政治・経済

 相変わらず政府のドローン熱は高まるばかりだ。経済産業省や総務省は小型無人機「ドローン」の運航管制システムを2018年にも実用化するという。宅配などドローンの商用利用に向けた環境整備の一環で、管制によりドローン同士の衝突などを防止するのが目的だ。安倍晋三首相は2018年までにドローンの荷物配送の実現を明言しており、政府は来年の通常国会でドローンの商用利用に向けた航空法改正案の提出を目指す模様。

 来年度の管制システムの実験に、経産省だけでも約80億円の予算計上する見込みだ。「総務省や国交省などの関連予算も含めると100億円を超える可能性がある」(経産省幹部)とされ、実証実験としては異例の規模で行われる。宇宙航空研究開発機構(JAXA)やベンチャー企業、大学など専門機関とも連携し、ドローンによる宅配などが許可されている千葉市内の国家戦略特区での実施を予定している。人工知能(AI)を活用した自動運航管制の可能性も探り、18年に無人地帯で管制システムの運用を始め、20年以降に有人地帯での実用化を目指す計画。

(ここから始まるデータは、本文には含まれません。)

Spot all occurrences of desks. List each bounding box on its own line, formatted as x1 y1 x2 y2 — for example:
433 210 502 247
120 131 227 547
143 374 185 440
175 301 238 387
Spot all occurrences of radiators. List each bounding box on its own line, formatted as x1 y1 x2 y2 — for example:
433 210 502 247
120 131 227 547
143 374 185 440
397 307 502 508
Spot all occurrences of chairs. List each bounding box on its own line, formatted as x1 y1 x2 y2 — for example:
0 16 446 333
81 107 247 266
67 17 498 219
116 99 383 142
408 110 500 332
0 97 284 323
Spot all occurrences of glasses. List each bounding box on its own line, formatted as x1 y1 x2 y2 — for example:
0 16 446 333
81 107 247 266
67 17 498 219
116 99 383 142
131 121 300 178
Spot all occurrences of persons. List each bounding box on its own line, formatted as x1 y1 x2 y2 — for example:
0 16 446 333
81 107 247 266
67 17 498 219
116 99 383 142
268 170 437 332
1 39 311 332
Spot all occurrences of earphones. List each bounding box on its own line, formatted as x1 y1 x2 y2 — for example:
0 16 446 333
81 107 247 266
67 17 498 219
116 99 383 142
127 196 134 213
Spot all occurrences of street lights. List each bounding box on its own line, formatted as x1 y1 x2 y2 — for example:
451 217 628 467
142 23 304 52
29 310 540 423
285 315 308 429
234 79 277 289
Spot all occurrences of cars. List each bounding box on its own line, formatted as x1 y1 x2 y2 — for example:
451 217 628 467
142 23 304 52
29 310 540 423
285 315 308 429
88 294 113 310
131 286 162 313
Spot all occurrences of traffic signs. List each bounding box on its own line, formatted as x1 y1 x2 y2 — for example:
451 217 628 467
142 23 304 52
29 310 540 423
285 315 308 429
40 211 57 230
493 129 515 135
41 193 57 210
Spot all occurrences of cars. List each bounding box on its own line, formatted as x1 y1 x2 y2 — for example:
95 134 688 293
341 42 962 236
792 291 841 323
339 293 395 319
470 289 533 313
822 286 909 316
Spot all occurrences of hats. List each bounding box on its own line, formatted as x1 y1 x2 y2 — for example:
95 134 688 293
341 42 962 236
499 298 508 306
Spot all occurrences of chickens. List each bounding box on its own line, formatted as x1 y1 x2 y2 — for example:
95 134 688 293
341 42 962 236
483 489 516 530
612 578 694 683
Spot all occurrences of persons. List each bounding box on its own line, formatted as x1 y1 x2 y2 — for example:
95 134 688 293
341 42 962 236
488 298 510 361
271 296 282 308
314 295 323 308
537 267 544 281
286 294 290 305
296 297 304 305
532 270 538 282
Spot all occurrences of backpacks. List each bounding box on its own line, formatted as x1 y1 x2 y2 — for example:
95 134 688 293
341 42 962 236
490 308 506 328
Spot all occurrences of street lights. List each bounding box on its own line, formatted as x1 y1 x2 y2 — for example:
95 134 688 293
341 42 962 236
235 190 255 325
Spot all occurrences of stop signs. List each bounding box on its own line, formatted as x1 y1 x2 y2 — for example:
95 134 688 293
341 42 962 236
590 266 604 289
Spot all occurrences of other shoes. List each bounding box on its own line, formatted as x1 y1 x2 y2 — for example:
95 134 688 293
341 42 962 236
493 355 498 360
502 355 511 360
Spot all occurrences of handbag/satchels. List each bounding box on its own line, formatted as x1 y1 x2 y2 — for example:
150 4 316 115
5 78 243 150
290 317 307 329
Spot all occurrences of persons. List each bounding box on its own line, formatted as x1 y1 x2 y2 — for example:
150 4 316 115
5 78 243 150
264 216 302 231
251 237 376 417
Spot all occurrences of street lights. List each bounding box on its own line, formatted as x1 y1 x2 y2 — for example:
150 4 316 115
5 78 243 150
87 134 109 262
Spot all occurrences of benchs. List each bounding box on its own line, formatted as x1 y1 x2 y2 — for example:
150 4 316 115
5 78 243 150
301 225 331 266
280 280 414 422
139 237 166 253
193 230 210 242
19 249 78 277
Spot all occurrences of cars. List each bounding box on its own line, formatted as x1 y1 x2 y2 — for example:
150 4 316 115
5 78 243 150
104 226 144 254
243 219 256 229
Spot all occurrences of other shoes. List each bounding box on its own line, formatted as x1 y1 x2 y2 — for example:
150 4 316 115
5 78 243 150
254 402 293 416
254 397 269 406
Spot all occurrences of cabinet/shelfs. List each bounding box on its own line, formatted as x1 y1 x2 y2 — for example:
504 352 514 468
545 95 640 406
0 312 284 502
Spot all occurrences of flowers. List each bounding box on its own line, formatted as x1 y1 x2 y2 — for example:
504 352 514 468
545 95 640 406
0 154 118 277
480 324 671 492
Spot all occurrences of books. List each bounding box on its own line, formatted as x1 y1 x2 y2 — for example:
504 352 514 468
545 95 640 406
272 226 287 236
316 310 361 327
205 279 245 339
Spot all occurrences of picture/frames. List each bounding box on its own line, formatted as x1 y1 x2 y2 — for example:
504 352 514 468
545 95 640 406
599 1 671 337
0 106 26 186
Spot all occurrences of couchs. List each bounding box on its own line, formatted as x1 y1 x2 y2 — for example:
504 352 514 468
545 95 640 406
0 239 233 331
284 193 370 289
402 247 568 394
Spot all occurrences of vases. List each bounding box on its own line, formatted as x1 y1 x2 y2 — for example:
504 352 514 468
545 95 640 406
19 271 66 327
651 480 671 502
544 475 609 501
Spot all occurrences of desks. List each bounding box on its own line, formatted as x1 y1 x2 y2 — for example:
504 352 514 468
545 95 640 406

 日本としては他国に先駆けてシステムを実用化させ、国際標準化を進めたい考えだが、欧米に比べ、環境整備や技術開発でかなり遅れているのが実態だ。米国では6月21日に商用ドローンに関する規制・運用ルールを発表し、既に米航空宇宙局(NASA)は15年から管制システムの実証実験も開始。ドイツでは運輸省と航空管制で一部制限空域で運航管理を実施している。

 こうした状況を踏まえ、日本の実証実験ではNASAや欧州の関係機関などとの連携も検討しているという。まさに「欧米との差を埋めるためにも、なりふり構っていられない」(政府高官)状態のようだ。

 日本は18年に自動車の自動運転システムの市販化を目指しているが、米国ではその自動走行実験中に死亡事故が起こり、安全性の課題が浮き彫りになったばかり。欧米の技術革新の差を埋めようと焦る気持ちも理解できるが、安全性の担保だけはしっかりと行ってもらいたい。